Privacy Policy

1.1 Personal Data

We collect the following personal information from you:

• Name: We collect your name (or display name) to personalize your experience and communicate with you effectively.
• Email: We collect your email address to send you important information regarding your account, updates, and communication.
• Profile Image and Timezone: We collect these to display your account in the dashboard and to schedule posts in your local time.
• Payment Information: We collect payment details to process your subscription securely. Card and bank account details are not stored by us; they are collected and processed by our payment processor, Paddle.
• Social Media Authentication Access Keys: We collect access tokens and refresh tokens for the social media accounts you connect (Instagram, YouTube, TikTok, Threads, LinkedIn, and Meta/Facebook) to enable cross-posting functionality. These tokens are encrypted at rest using AES-256-GCM.
• Content You Upload: Captions, titles, hashtags, images, videos, thumbnails, and scheduled publishing times that you create through the service.

1.2 Non-Personal Data

We collect non-personal information such as your IP address, browser type, device information, access logs, and a one-time Cloudflare Turnstile bot-protection token. This information helps us secure the service, analyze trends, and improve your experience.

We collect and use your personal data to:

• Provide account registration, authentication, and account management.
• Enable cross-posting and scheduled publishing to your connected social media accounts, including media upload, storage, and delivery of publishing results.
• Process subscription payments, billing, refunds, and related notices.
• Provide customer support and deliver service announcements.
• Improve the service, develop new features, and detect fraudulent or abusive use.
• Comply with applicable legal obligations.
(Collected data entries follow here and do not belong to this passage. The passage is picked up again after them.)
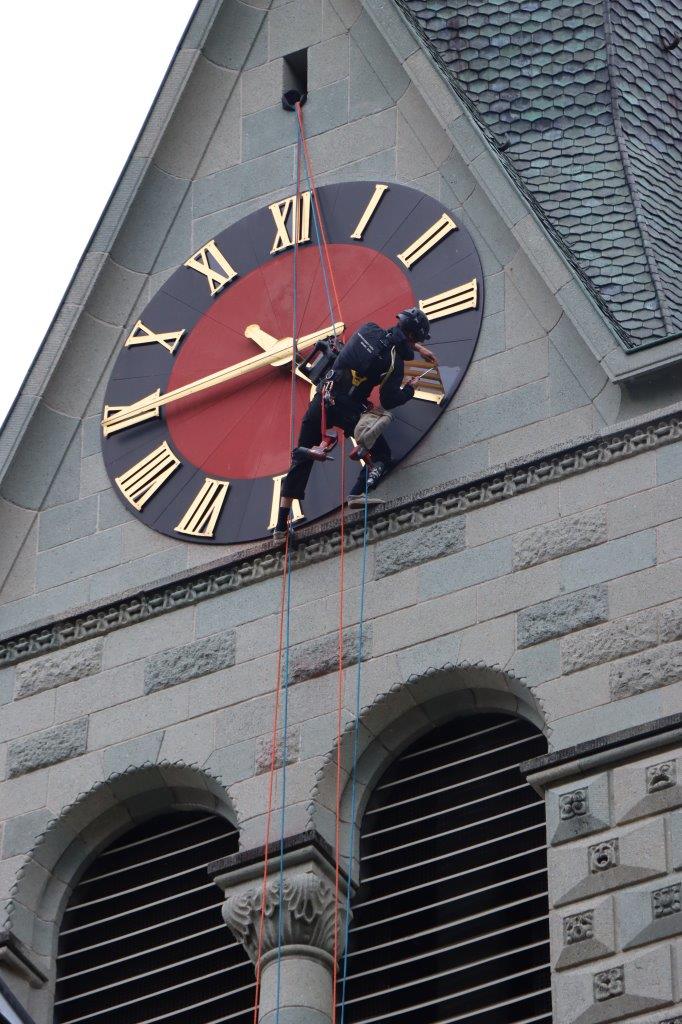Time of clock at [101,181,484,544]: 4:44
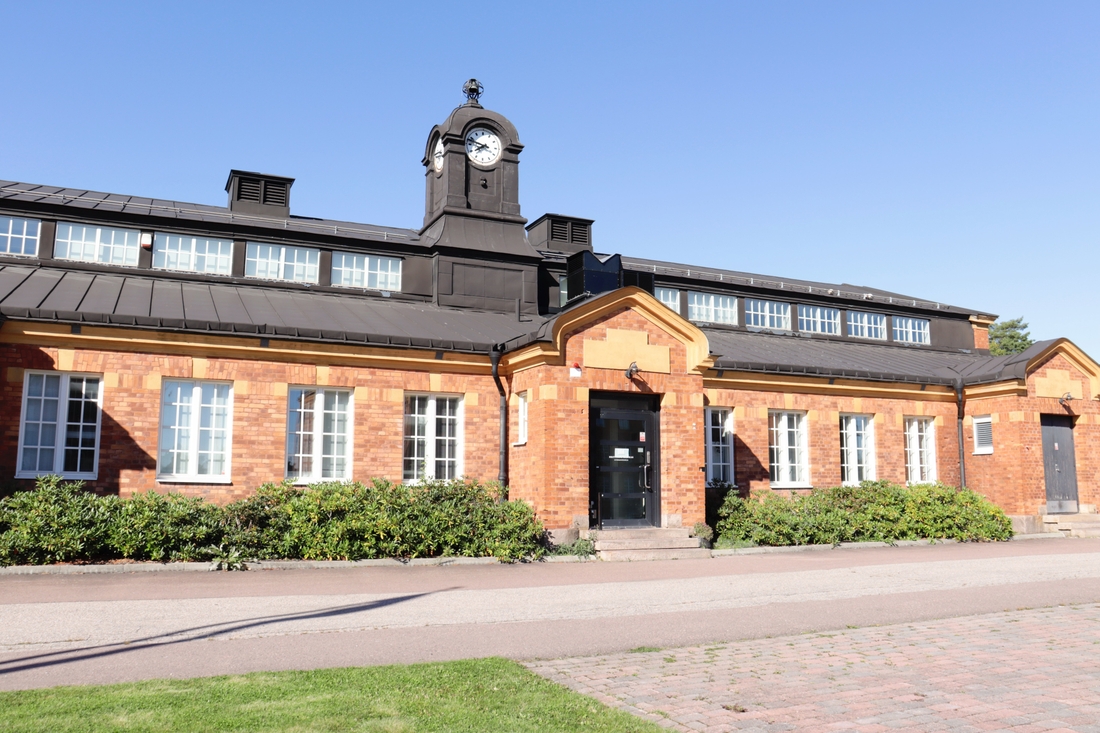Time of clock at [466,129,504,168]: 7:47
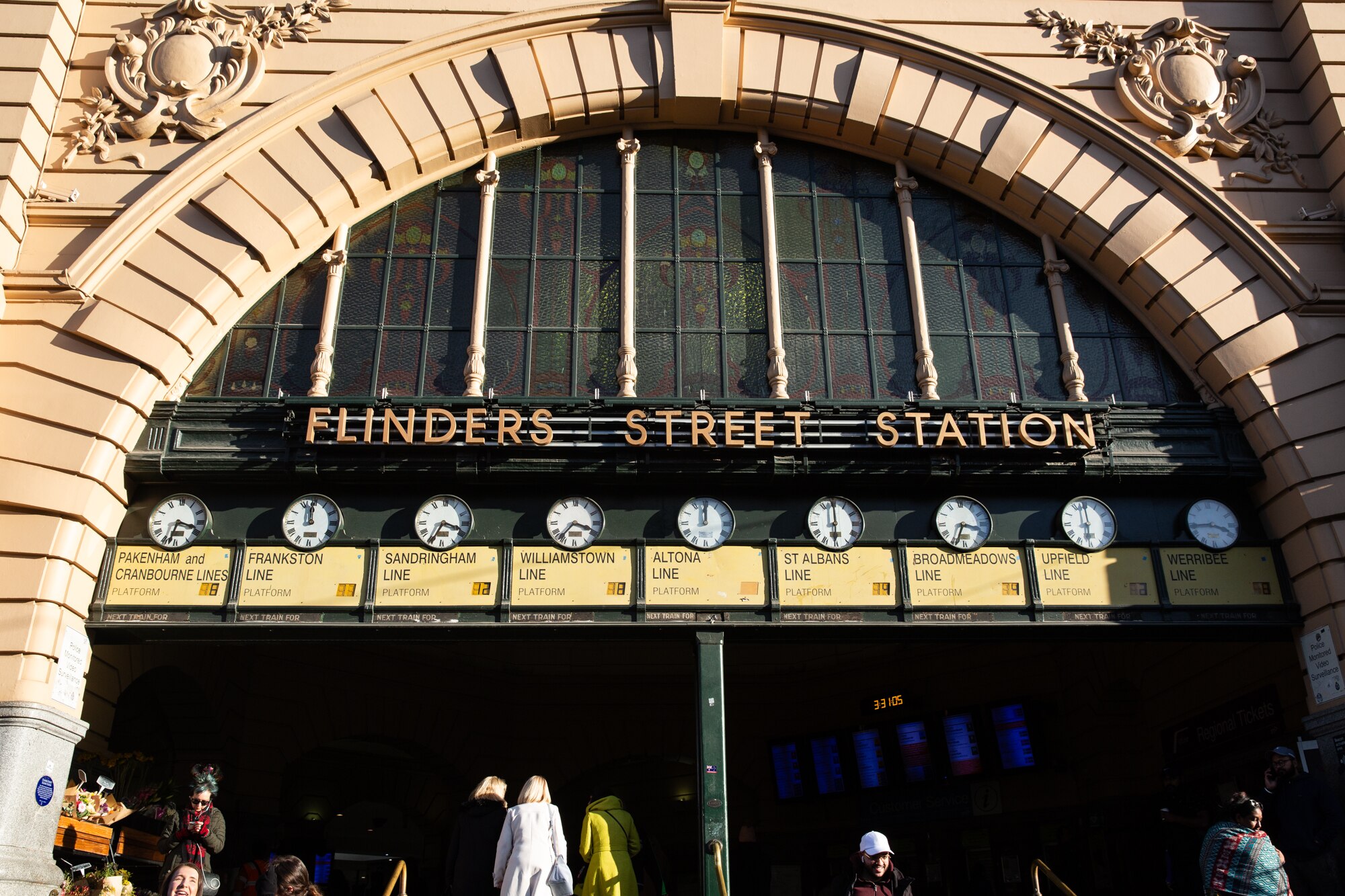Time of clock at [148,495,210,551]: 3:32
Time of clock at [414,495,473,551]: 3:34
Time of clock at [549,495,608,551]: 3:36
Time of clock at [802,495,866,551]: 6:00
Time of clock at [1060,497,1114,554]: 5:59
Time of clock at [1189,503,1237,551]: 3:43
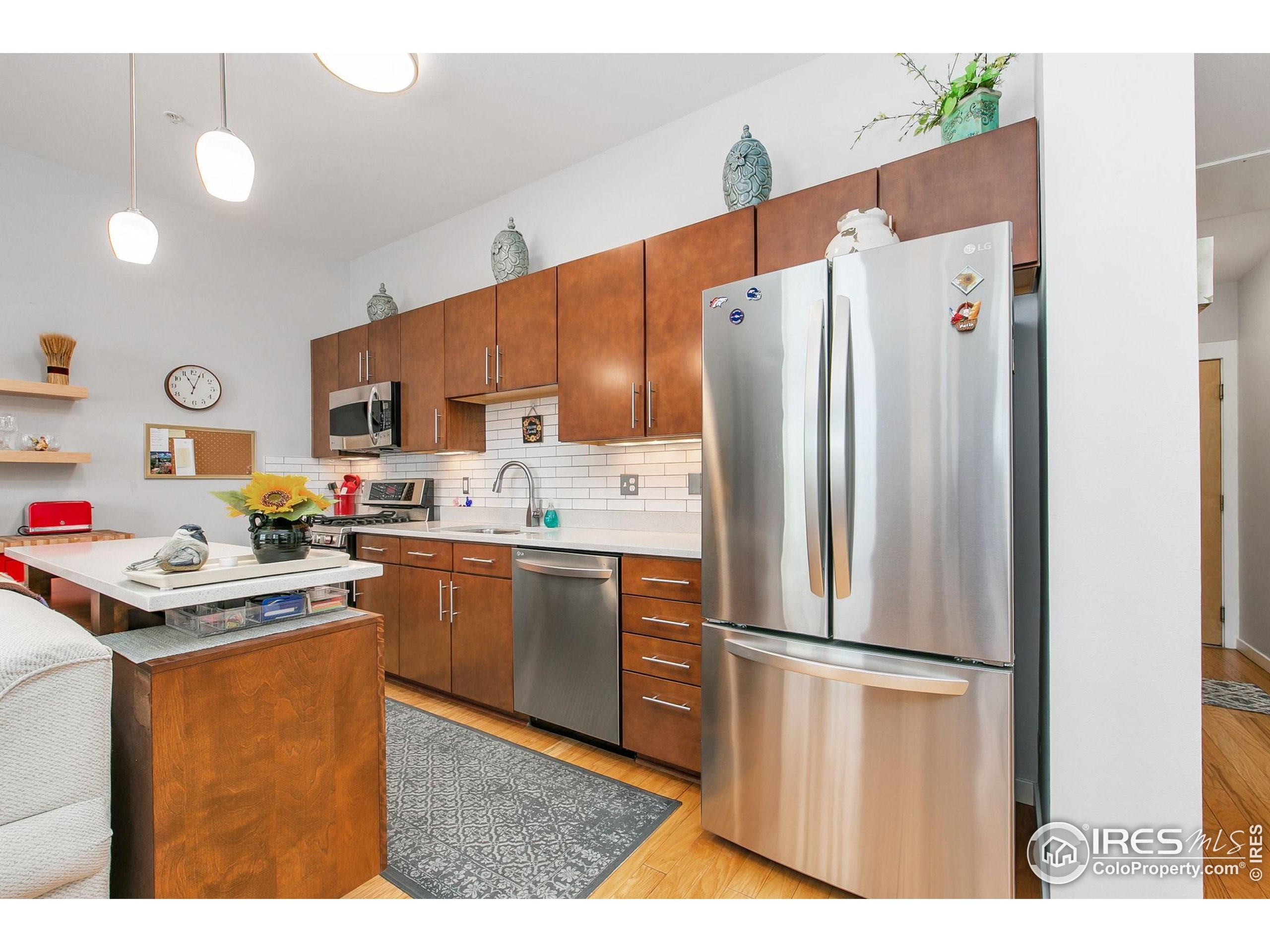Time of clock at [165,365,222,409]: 11:03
OnPost uses YouTube API Services to enable cross-posting functionality to YouTube. By using our service to interact with YouTube, you are also subject to the YouTube Terms of Service.

OnPost's use and transfer to any other app of information received from Google APIs will adhere to the Google API Services User Data Policy, including the Limited Use requirements.

You may revoke OnPost's access to your Google account at any time via the Google security settings page, or by disconnecting your YouTube account inside OnPost.

As we use YouTube API Services, your data may also be subject to Google's Privacy Policy. For more information on how Google collects and processes data, please refer to the Google Privacy Policy.

We do not share your personal data with any other parties except as required to deliver the service. This includes:

• Connected social media platforms (Instagram, YouTube, TikTok, Threads, LinkedIn, Meta/Facebook) — when you publish a post, the necessary content and credentials are transmitted to the platform you selected.
• Service providers acting on our behalf:
  • Supabase, Inc. — authentication and database hosting
  • Cloudflare, Inc. — media object storage (R2) and bot protection (Turnstile)
  • Vercel Inc. — website hosting and serverless execution
  • Paddle.com Market Limited — subscription payment processing
  • Resend, Inc. — transactional email delivery
  • Channel Corp. — customer support (Channel Talk)

These providers are bound by contract to process personal data only for the purposes we specify and to maintain appropriate security measures.

OnPost is not intended for children, and we do not knowingly collect any data from children.

We retain your personal data only as long as necessary to provide the service and to comply with our legal obligations:

• Account information: deleted within 30 days after account deletion is requested. Service access is suspended immediately upon request; the 30-day window exists solely to allow recovery from accidental deletion.
• Social media tokens: deleted immediately when you disconnect a social account or delete your account.
• Uploaded media: deleted immediately upon your request or account deletion. Media uploaded but never published is automatically deleted after 24 hours.
• Payment and transaction records: retained for the period required by applicable consumer protection law (up to 5 years).
• Access logs (including IP address): retained for up to 3 months.

We may update this Privacy Policy from time to time. Material changes will be announced inside the service at least 7 days before they take effect (30 days for changes that materially affect your rights).

If you have any questions, concerns, or requests related to this Privacy Policy, you can contact us at:

Email: aimhee20@gmail.com

We take the protection of your sensitive data seriously and have implemented the following security measures:

• Encryption at rest: Social media access tokens and refresh tokens (including Google/YouTube OAuth tokens) are encrypted using AES-256-GCM.
• Encryption in transit: All data transmitted between your browser and our servers is protected with HTTPS/TLS.
• Authentication: We do not store passwords directly. Authentication is handled via Google OAuth or one-time email codes (OTP) through Supabase Auth.
• Access control: Database access is restricted with Row Level Security (RLS) so that you can access only your own data. Administrative access is limited to the minimum necessary personnel.
• Abuse prevention: Cloudflare Turnstile is used to block automated abuse, and internal scheduled jobs are gated by a separate secret-key verification.

While we implement these security measures to protect your sensitive information, please be aware that no method of transmission over the Internet or method of electronic storage is 100% secure. We strive to use commercially acceptable means to protect your personal information, but we cannot guarantee its absolute security.

By using OnPost, you consent to the terms of this Privacy Policy.